PORT ANGELES, Wash. — Every few weeks Erika Hamerquist performs a grim duty. She crosses the hayfield on her family’s farm a few miles outside this town and with a paintbrush revises the big sign that records the number of U.S. soldiers killed in Iraq.

At the moment it reads: “2,051 U.S. troops dead. How many more? Uncounted Iraqi dead. U.S. out of Iraq!” It stands starkly by the side of Woodcock Road in rural Clallam County on the Olympic Peninsula, a mountainous, forested region in the Pacific Northwest.

“When I first put the sign up, it was vandalized several times,” Hamerquist said. One irate motorist even flattened it with his vehicle. “But it’s been a long time since anyone defaced it. It may be an indication that people who once supported the war now think it was a bad idea after all.”

When the toll of U.S. war dead reached 2,000 a few weeks ago, Hamerquist, a leader of the local Green Party, not only revised her sign, she helped organize a vigil at the War Memorial in this old paper mill town. A good-sized crowd turned out, holding candles in the chill darkness and singing “I ain’t gonna study war no more” and other antiwar songs. The Peninsula Daily News featured a big photo of the vigil under the headline, “Honoring the Fallen.”

Peace activists have been holding regular Saturday antiwar vigils at the memorial, and the response from passing motorists and pedestrians has grown more and more friendly, with a clear majority waving or giving a thumbs-up salute.

The Green Party and Veterans for Peace sponsored a forum Oct. 29 at Peninsula Community College featuring Michael Hoffman of Iraq Veterans Against the War (IVAW), Sue Niederer, co-founder of Gold Star Families for Peace, and Rahul Mahajan, author and antiwar activist. The moderator was Elizabeth Rivera Goldstein, national chairwoman of the Network Opposing Militarization of Youth and a founder of Teen Peace in nearby Port Townsend.

Goldstein recounted her struggle to defend students in Washington state’s public school system from unscrupulous military recruiters or private corporations acting on their behalf. “It’s outrageous how much they hound our families,” Goldstein said. “And I can tell you I have given them an earful.”

IVAW, Hoffman said, “is trying to minimize the damage caused by this war by bringing the troops home. End this war and end it now!”

Hoffman praised those working on antiwar protests and urged the crowd to reach out to the labor movement. “My father worked at Bethlehem Steel and was a member of the United Steelworkers. My wife is a teacher, a member of NEA. It’s really underestimated by the peace movement. The Steelworkers have come out strongly against the war. Keep organizing. It’s the street protests that make it possible for the soldiers to resist.”

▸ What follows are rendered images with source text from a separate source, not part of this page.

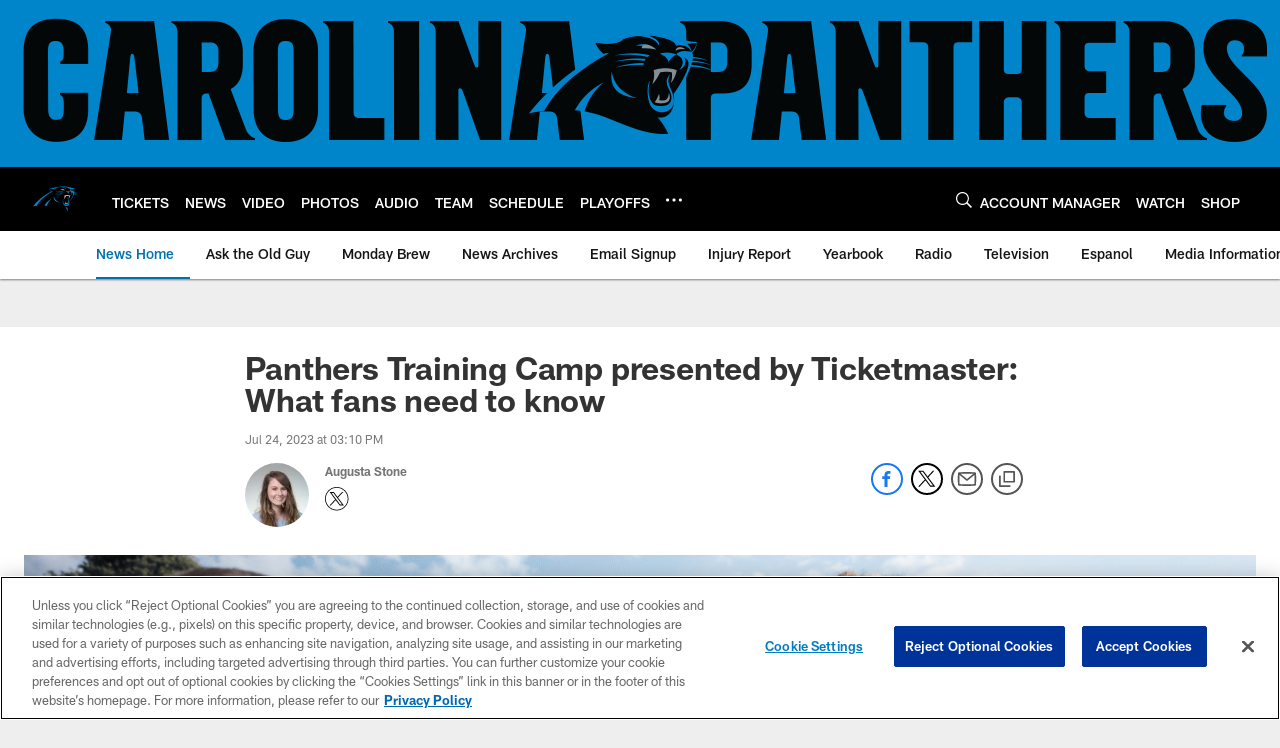

--- FILE ---
content_type: text/html; charset=utf-8
request_url: https://www.google.com/recaptcha/api2/aframe
body_size: 268
content:
<!DOCTYPE HTML><html><head><meta http-equiv="content-type" content="text/html; charset=UTF-8"></head><body><script nonce="E1xMPDUNaj6rVix-37F0Aw">/** Anti-fraud and anti-abuse applications only. See google.com/recaptcha */ try{var clients={'sodar':'https://pagead2.googlesyndication.com/pagead/sodar?'};window.addEventListener("message",function(a){try{if(a.source===window.parent){var b=JSON.parse(a.data);var c=clients[b['id']];if(c){var d=document.createElement('img');d.src=c+b['params']+'&rc='+(localStorage.getItem("rc::a")?sessionStorage.getItem("rc::b"):"");window.document.body.appendChild(d);sessionStorage.setItem("rc::e",parseInt(sessionStorage.getItem("rc::e")||0)+1);localStorage.setItem("rc::h",'1769436110394');}}}catch(b){}});window.parent.postMessage("_grecaptcha_ready", "*");}catch(b){}</script></body></html>

--- FILE ---
content_type: text/javascript; charset=utf-8
request_url: https://auth-id.panthers.com/accounts.webSdkBootstrap?apiKey=4_H5Y0VTboarMHQF7zfW9dZg&pageURL=https%3A%2F%2Fwww.panthers.com%2Fnews%2Fpanthers-training-camp-presented-by-ticketmaster-what-fans-need-to-know&sdk=js_latest&sdkBuild=18435&format=json
body_size: 418
content:
{
  "callId": "019bfa9c4d1f7f09a366a59e3bb4c015",
  "errorCode": 0,
  "apiVersion": 2,
  "statusCode": 200,
  "statusReason": "OK",
  "time": "2026-01-26T14:01:46.059Z",
  "hasGmid": "ver4"
}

A collection was taken up for Sgt. Kevin Benderman, a soldier at Fort Lewis now imprisoned on desertion charges for refusing to deploy to Iraq.

Niederer said she will always mourn her son, Lt. Seth Dvorin, who died in the early weeks of the war. “What’s the mission?” she demanded. “What was accomplished? As far as I’m concerned, my son died in vain.”

“Bush is definitely not my president,” she said. “Organize, organize, organize. And vote out the people you don’t like. Our votes count!”

Goldstein said the peace movement must build on its success in bringing 300,000 or more people to the nation’s capital Sept. 24. “I think those protests are important but we must go beyond them, one-on-one education of people in our communities, working to bring pressure on our legislators.”

She pointed to the success of the United for Peace and Justice-organized “Lobby Day” on Sept. 26. “There were more than 1,000 people there, the largest number of peace lobbyists in history. We got the message through loud and clear. And one of the messages was for the Democrats. They can’t rest on their laurels because too many went along with the funding of this war. If they don’t show some backbone and oppose this war, they aren’t going to make any gains in the upcoming election.”